Clarín

Andanzas y lealtades con un viejo auto

- Hernán Firpo hfirpo@clarin.com

A falta de mascota, acaricio mi Corsita Classic. Pasamos un montón de cosas juntos, pero ahora me acuerdo del choque en la Juan B. Justo y de la vez que lo quisieron comprar a un precio vil. Nos conocemos desde 2007. Nunca fuimos más allá de la Costa Atlántica y normalment­e me lleva y me trae de la cancha de Vélez. Siempre que llegamos a algún lugar se lo retribuyo con un impercepti­ble mimo en el volante. La vez que chocamos fue culpa mía y la reacción de los demás me pareció cruel: “Sacátelo de encima”, sugerían. La cara -la trompa- le había quedado aplastada, pero nos fuimos recuperand­o con repuestos similares a los originales. Le quedaron algunos magullones. Los golpes de la vida le dan estilo rústico y no quiere que le toque cicatrices que, a esta altura, parecen de fábrica. Corsita es mi única propiedad. Digo “mi auto”. Ni mis hijos ni mi mujer. De Serrat le gusta esa canción que dice “pero ella es más verdad que el pan y la tierra” (“Ella”, por la carrocería será). Sin testigos a la vista puedo llegar a besarle el capó. Cuando cuento que beso a mi auto en la boca, alguna gente me mira raro pero no me importa porque sé que no es una debilidad. El me devuelve el cariño y la lealtad sin dejarme tirado por ahí. Le pongo rigurosos 300 pesos de súper por semana y cada vez pasamos menos tiempo juntos. Sabe que corre el riesgo de convertirs­e en un auto dominguero. Se llama Ricardo. Es un lindo nombre para un modelo Classic. A veces vemos a un mecánico que lo conoce bien: “¿Qué le pasa a Ricardo?”, pregunta con fingida inquietud. Como nunca tiene nada serio, más que el médico de cabecera, yo pienso que el mecánico es su psicólogo.

▸ Datos proporcionados
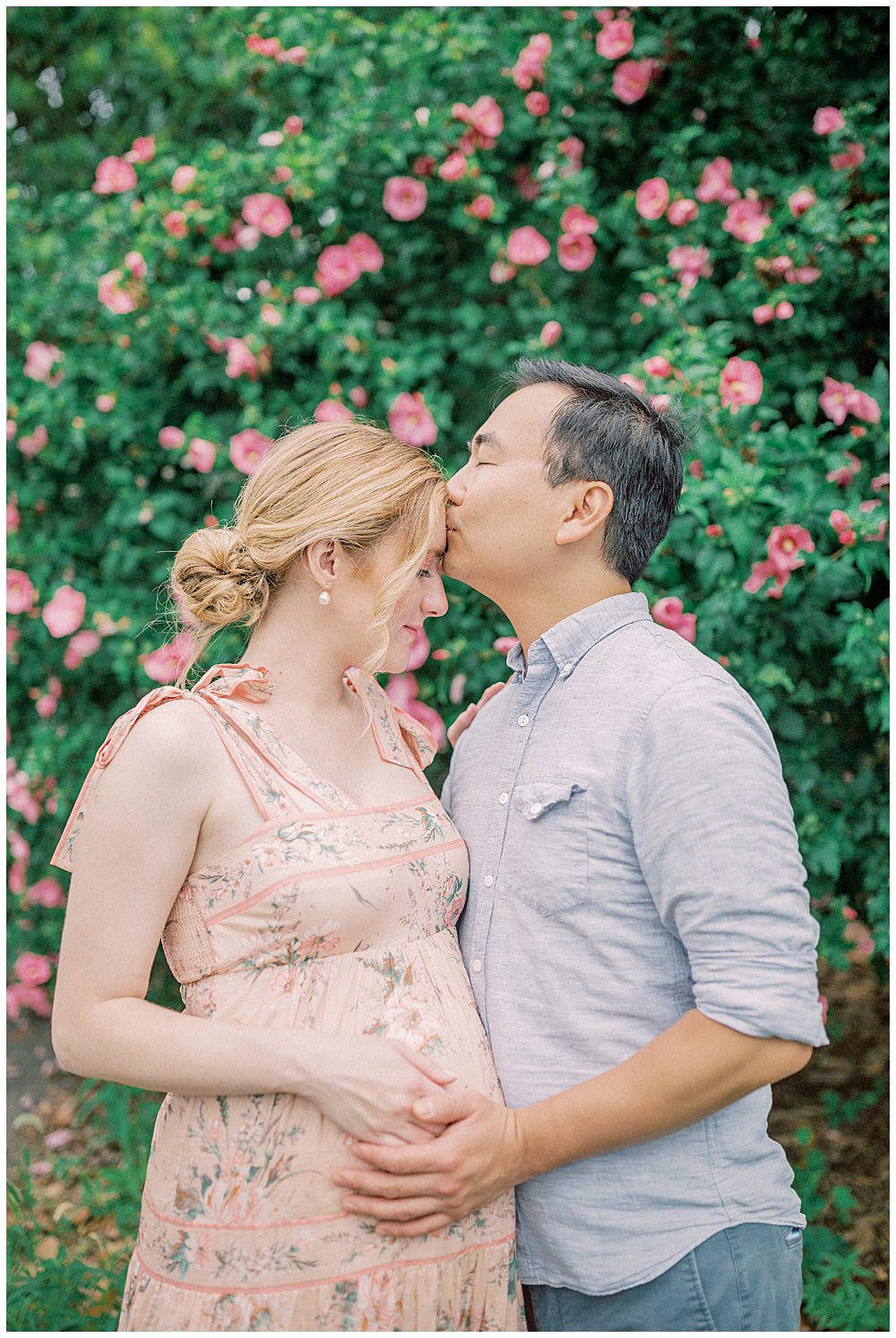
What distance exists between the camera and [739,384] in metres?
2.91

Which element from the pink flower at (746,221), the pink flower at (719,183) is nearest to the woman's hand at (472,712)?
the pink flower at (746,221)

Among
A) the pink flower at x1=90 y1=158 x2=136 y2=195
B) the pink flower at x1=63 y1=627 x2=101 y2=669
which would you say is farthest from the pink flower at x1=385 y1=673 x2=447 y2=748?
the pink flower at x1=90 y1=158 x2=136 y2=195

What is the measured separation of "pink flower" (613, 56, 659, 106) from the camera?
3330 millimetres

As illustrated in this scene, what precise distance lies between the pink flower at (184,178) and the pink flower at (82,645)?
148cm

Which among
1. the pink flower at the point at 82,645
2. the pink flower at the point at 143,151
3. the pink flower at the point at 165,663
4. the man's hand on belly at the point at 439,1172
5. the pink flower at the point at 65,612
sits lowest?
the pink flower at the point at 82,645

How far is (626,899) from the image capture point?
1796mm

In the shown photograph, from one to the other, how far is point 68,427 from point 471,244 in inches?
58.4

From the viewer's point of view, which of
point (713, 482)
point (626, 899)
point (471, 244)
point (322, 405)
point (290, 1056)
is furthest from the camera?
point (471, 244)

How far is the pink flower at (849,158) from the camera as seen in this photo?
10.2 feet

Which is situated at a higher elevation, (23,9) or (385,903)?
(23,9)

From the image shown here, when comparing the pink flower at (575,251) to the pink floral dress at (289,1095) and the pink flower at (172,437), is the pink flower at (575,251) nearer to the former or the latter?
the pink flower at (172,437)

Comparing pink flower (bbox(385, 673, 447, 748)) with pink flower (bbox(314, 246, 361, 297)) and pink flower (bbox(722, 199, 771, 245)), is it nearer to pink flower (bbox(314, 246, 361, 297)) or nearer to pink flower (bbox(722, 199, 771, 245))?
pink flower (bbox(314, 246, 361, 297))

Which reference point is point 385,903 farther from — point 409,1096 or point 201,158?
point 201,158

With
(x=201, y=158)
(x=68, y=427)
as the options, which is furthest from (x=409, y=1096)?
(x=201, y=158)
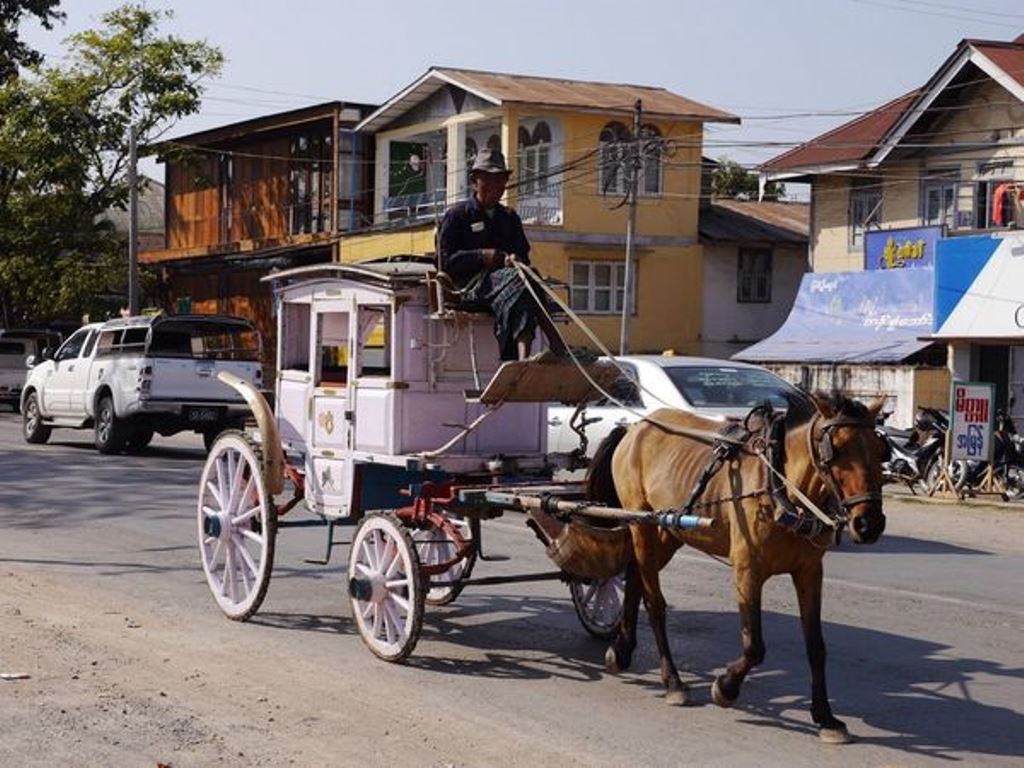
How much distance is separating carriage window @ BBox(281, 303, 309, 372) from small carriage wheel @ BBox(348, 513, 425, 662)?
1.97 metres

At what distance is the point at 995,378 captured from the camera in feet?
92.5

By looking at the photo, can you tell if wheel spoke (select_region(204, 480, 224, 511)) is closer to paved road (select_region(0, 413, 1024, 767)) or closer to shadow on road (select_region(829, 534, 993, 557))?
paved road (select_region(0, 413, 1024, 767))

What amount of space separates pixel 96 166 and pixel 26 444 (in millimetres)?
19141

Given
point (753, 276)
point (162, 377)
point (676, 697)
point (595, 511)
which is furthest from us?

▸ Sobre el ejercicio
Por favor, resume en dos oraciones el texto sobre el viejo auto. Los registros no tienen relación con el texto sobre el viejo auto.

▸ Respuesta
Quien escribe tiene desde 2007 un Corsita Classic llamado Ricardo, su única propiedad, con el que suele ir y volver de la cancha de Vélez y al que quiere tanto que llega a besarle el capó. Después de un choque en la Juan B. Justo, que fue por culpa de quien escribe, otros le sugerían deshacerse del auto, pero este se recuperó con repuestos similares a los originales y hoy ambos pasan cada vez menos tiempo juntos.